**Your goal**
Copy out the data that comes next, character for character, and leave the images aside.

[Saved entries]
##############################

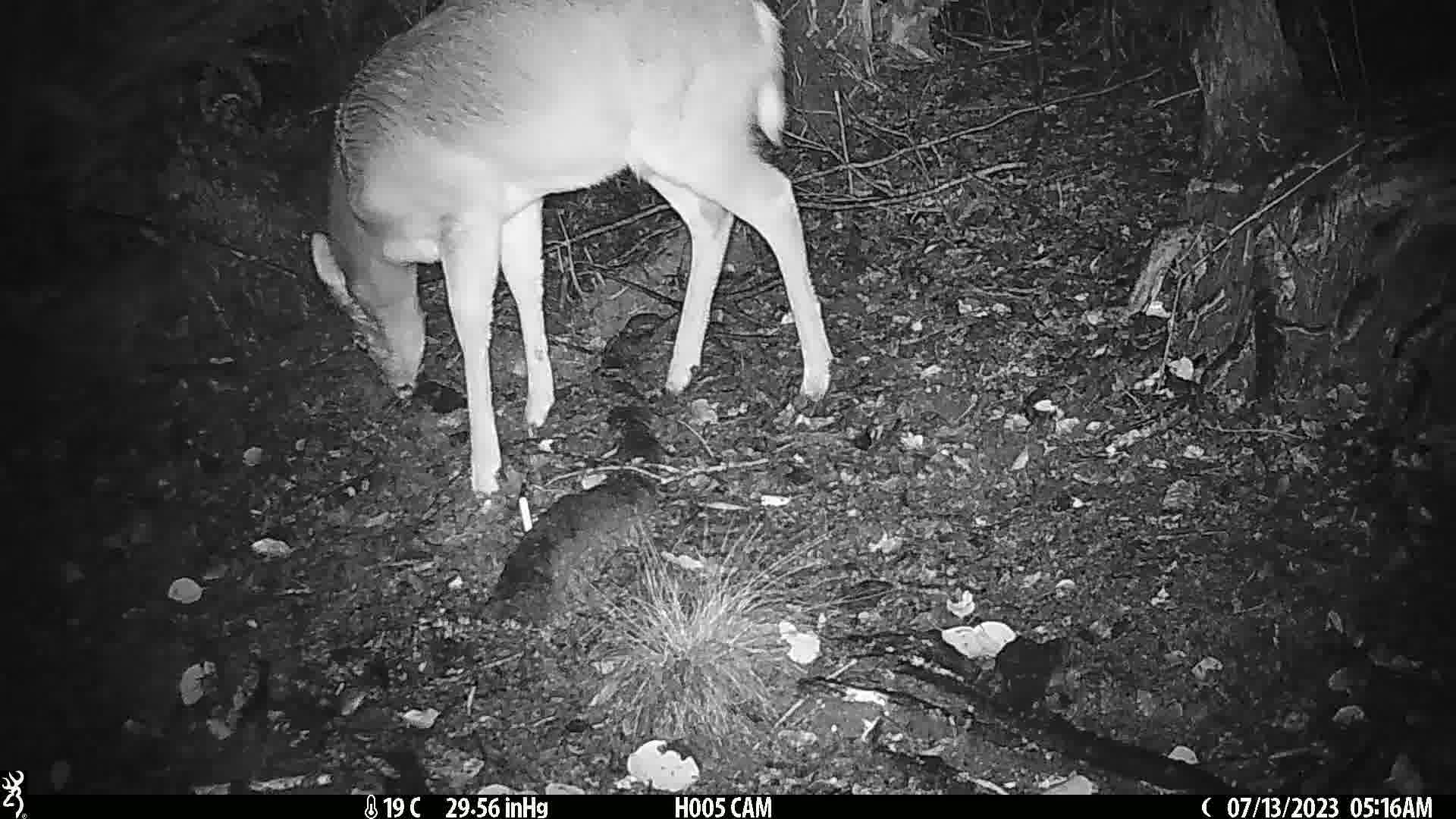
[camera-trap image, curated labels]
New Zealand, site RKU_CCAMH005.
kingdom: Animalia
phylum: Chordata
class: Mammalia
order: Artiodactyla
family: Cervidae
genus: Odocoileus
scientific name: Odocoileus virginianus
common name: white-tailed deer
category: white tailed deer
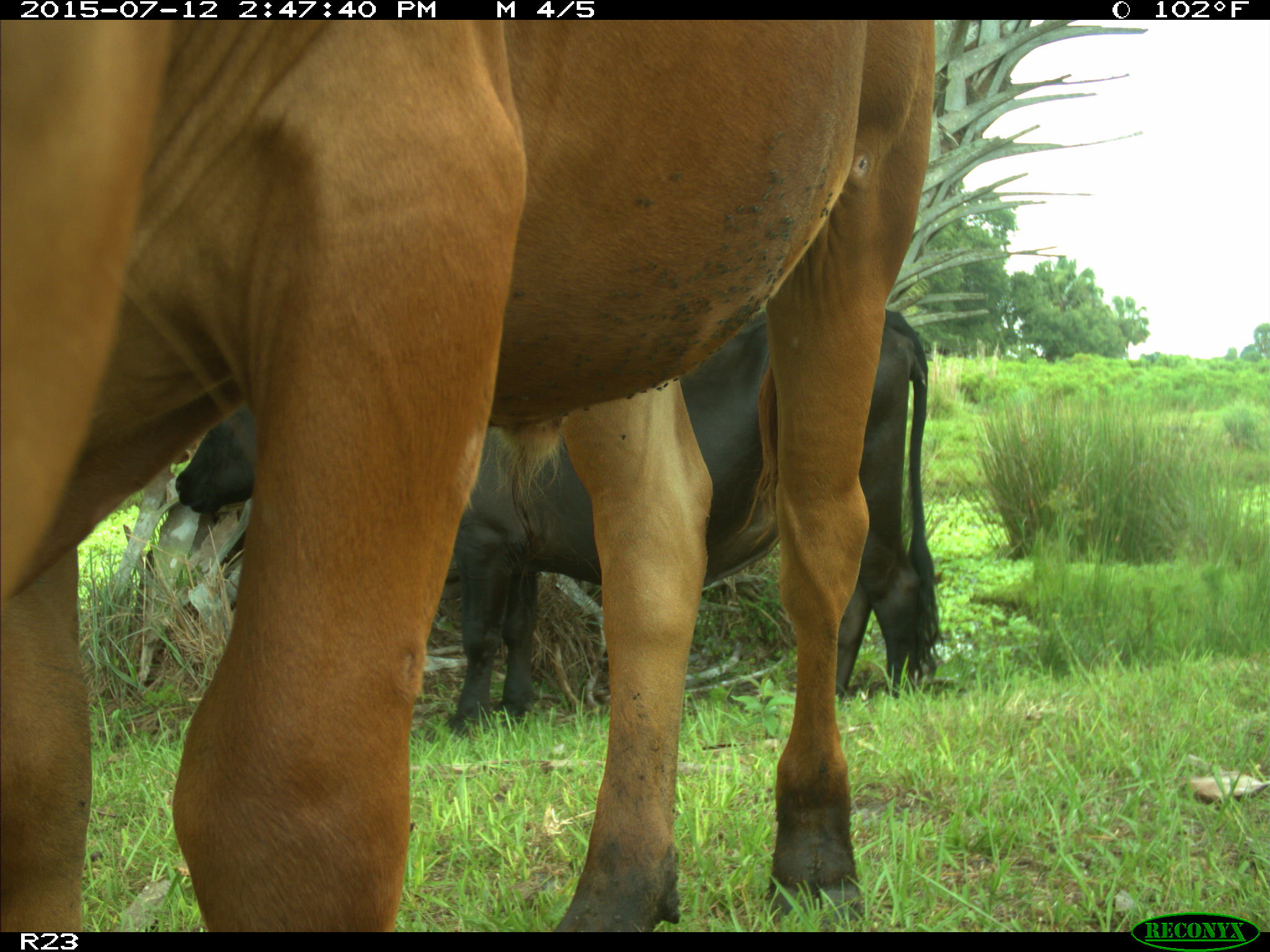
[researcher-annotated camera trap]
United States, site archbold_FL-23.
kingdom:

##############################

**Problem solution**
[camera-trap image, curated labels]
New Zealand, site RKU_CCAMH005.
kingdom: Animalia
phylum: Chordata
class: Mammalia
order: Artiodactyla
family: Cervidae
genus: Odocoileus
scientific name: Odocoileus virginianus
common name: white-tailed deer
category: white tailed deer
[researcher-annotated camera trap]
United States, site archbold_FL-23.
kingdom:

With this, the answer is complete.